# 記事:

=======

「存在のない子供たち」

映画を評価するにあたって、現実をどれほどにとらえているかを重要な物差しとするならば「存在のない子供たち」は最高点を与えられてしかるべきだろう。その昔、「靴みがき」や「自転車泥棒」などイタリアのネオリアリズモ作品をみた人々のおどろきや感動が思いあわされた。

レバノンの貧民窟に暮らす十二歳のゼインは親にこき使われる毎日だ。かれは貧しい両親が出生届を提出しなかったためにI.D.を持たない、存在のない子供である。両親もおなじ境遇だったのかもしれない。

ある日、仲のよかった一歳下の妹が結婚を強制され、まもなく妊娠の経過が悪く亡くなってしまう。ゼインは悲しみと怒りから両親のもとを去るが、I.D.をもたない者は職に就くことはむつかしい。たまたまゼインはエチオピアからレバノンに不法移民としてやって来た女性ラヒルを知り、彼女が勤めに出ているあいだ赤ん坊のヨナスの世話をするようになる。不法移民の子供だからヨナスも存在のない子供である。

=======

# 提供資料:
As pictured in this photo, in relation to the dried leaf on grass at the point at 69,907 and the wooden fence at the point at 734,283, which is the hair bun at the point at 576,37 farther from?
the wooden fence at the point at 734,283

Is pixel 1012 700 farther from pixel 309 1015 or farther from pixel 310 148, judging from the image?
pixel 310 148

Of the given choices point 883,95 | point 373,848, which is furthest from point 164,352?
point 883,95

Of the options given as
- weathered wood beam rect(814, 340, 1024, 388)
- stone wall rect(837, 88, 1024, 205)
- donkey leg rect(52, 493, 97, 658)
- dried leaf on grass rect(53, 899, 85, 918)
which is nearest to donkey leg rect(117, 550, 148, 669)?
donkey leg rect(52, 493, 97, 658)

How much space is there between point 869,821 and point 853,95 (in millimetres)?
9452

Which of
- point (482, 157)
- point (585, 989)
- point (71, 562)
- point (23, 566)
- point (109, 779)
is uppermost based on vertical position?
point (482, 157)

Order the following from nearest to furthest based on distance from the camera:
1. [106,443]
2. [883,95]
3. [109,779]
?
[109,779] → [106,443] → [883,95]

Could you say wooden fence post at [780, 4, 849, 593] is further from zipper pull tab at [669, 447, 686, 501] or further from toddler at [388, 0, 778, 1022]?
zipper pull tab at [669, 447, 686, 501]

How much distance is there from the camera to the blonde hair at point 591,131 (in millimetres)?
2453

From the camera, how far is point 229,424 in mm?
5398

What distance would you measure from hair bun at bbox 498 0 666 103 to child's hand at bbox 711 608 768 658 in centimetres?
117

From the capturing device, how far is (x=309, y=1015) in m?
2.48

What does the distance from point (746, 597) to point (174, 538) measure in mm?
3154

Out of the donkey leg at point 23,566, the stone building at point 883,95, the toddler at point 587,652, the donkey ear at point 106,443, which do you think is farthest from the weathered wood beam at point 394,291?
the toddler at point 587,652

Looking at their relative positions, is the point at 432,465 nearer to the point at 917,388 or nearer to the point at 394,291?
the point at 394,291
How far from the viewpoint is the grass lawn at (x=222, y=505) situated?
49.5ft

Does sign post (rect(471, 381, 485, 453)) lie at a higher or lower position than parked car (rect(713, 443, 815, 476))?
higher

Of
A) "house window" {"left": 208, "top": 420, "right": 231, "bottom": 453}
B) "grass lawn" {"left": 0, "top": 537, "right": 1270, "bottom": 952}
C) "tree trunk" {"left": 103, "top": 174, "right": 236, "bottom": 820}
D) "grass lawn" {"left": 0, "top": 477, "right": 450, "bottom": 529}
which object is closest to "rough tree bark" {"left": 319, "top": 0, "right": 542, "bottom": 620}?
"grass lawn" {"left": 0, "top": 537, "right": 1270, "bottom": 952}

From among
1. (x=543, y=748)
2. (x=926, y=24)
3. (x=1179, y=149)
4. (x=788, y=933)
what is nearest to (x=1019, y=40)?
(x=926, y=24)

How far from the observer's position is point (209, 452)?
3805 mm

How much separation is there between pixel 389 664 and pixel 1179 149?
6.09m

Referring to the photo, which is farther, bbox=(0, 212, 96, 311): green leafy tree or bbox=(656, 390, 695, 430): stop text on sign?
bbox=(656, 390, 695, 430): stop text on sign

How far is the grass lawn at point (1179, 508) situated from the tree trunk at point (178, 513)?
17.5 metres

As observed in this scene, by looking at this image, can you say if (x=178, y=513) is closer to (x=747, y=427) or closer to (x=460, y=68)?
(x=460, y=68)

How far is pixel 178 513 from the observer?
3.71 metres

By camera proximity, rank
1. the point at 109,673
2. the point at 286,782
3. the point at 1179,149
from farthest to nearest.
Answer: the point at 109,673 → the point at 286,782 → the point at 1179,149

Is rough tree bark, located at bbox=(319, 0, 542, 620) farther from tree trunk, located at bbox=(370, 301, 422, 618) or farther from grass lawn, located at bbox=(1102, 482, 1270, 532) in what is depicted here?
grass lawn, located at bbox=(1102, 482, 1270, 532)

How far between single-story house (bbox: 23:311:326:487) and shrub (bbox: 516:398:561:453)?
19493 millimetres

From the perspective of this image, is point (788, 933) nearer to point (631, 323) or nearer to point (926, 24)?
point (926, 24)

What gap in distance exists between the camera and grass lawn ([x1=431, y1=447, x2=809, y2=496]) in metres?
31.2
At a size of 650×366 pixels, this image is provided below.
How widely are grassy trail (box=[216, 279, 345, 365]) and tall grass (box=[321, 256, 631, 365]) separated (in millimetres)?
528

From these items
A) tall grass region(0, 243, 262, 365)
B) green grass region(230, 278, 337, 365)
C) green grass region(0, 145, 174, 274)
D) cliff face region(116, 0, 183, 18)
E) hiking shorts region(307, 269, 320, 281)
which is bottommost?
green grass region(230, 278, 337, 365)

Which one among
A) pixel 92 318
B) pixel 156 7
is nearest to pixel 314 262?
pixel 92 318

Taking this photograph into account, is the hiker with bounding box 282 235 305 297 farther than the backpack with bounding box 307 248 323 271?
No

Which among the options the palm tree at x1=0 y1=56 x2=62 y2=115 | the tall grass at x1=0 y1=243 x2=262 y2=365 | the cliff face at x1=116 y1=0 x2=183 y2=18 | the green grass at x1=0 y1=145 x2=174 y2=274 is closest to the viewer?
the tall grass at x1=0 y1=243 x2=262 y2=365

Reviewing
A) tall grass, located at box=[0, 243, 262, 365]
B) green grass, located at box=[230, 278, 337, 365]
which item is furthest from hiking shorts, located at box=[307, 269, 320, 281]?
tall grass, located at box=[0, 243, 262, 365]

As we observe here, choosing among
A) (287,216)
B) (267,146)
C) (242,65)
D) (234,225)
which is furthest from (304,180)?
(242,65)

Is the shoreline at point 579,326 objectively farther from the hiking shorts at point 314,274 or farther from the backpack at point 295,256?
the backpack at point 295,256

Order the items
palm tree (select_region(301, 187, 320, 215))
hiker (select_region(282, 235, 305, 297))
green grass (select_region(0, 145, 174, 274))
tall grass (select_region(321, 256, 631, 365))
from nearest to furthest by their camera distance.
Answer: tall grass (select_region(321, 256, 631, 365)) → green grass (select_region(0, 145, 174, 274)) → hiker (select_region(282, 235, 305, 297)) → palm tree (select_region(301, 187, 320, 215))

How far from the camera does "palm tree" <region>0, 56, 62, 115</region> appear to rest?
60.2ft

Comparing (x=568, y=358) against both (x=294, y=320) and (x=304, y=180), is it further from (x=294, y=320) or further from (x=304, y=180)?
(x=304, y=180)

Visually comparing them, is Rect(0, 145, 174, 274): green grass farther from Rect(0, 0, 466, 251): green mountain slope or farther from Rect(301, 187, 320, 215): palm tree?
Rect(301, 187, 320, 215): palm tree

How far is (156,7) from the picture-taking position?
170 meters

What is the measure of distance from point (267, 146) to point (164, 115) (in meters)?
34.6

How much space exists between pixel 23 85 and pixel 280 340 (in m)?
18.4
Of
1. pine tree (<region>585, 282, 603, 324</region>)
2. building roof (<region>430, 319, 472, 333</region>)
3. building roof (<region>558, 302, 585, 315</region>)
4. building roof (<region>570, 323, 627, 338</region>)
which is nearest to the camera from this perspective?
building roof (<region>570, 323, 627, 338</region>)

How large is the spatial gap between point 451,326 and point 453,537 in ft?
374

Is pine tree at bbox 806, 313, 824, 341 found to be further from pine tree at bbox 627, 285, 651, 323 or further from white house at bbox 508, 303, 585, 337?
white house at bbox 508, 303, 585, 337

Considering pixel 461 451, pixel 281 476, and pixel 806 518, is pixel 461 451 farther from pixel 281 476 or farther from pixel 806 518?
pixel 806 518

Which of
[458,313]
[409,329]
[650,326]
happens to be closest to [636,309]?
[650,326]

=======

# 課題 1:
「存在のない子供たち」の記事について、次の問いに答えよ。
(a) ゼインは何歳か。
(b) ゼインがI.D.を持たないのはなぜか。
(c) ラヒルはどこからレバノンに来たか。
# 課題 2:
「存在のない子供たち」の記事を、途切れたところから書き継げ。
資料は記事の内容とは関係がない。

# 解答 1:
(a) 十二歳。
(b) 貧しい両親が出生届を提出しなかったため。
(c) エチオピア。

# 解答 2:
そうしているうちラヒルが移民取締にひっかかり収容されたためゼインとラヒル「誰も知らない」状態に置かれる。氷と砂糖をミルク代わりに与え、懸命にヨナスの世話をするゼインの姿に胸が痛んだ。

重苦しい現実のなかでゼインは自分を生んだことを罰するよう両親を告訴する。リアリティと意外な作劇がひとつになり、裁判を通して一層現実が露わになる。

ゼインを労働力としかみなさず、妹を売買婚の犠牲とした両親。育てられないなら産んでほしくないとゼインは思う。いっぽうにこの厳しい現実の国に命懸けでやって来ざるをえない不法難民がいる。

レバノンの女性監督ナディーン・ラバキーが「存在のない子供たち」の目線を通して中東の貧困と移民問題を抉り出した見事な作品だ。

ゼイン役のゼイン・アル=ハッジは、レバノンに逃れて来たシリア難民であり、多くの出演者も似たような境遇にあるという。そういえばイタリアのネオリアリズム作品もプロの役者ではない、戦後のイタリア社会の厳しい現実を生きる人たちが起用されていた。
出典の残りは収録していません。